Let's get back to the idea of Designeritus. I would give each designer in and out of TSR (as we used lots of freelance designers) a rock solid deadline. I and their product managers tried to make sure they would be done by that deadline. They knew deadlines were important to the stability of the company. However, they would come to me and beg for two weeks more because they wanted to go over the material and improve it. It took me many months to realize I needed to add in even more padding to the schedule because they would always come and ask me for more time. I did finally figure it out. I would never give them two weeks but I often gave them a week. They had every right to be very proud of their design work. Marvel is still an unmatched RPG to this day. The Dark Sun that Troy and others worked on was and is terrific.

I did figure out a useful trick for the designers. I would have them give me all the material they had designed in a weeks time on Friday. They all wanted to make sure their amount of work looked good. I would take one of the turn overs and read it on the weekend and give that designer feedback on Monday. Deadlines became much easier to hit when the designers had to work hard every week.

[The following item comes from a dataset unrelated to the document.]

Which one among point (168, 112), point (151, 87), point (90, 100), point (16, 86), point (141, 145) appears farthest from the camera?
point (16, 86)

In those days we worked on a year's schedule nine to ten months out. We knew how long it took to design a hardbound book, adventure, or boxed set. We would set that time aside for the writing. In the same way we knew how long it took to edit each work and we would set aside time to do that work. In the scheduling we had to figure in vacation time for each employee. Art work and mapping were factored in, but usually there was lots of over lap in the schedule for art and maps. Toy Fair was in March and we had to have catalogs printed by then. Toward the end of my time at TSR those catalogs were huge publications.

Like I said, they were amazing people. Upper management wasn't so amazing. While Gary was the boss, the creatives did very well. After he left, people took over that knew nothing about the hobby industry and could care less.

TSR and Six Months

The upper management at TSR often played dirty with us in design and editing. Imagine my horror when accounting came into my office with sales. They told me they needed a hardbound book to sell so that we could make enough money to pay the employees in the fall. I wasn't going to be the one to tell my group we had to suffer a loss in pay because the company wasn't going to make enough money.

I said sure the department could deliver such a product, but it wouldn't be until the Spring.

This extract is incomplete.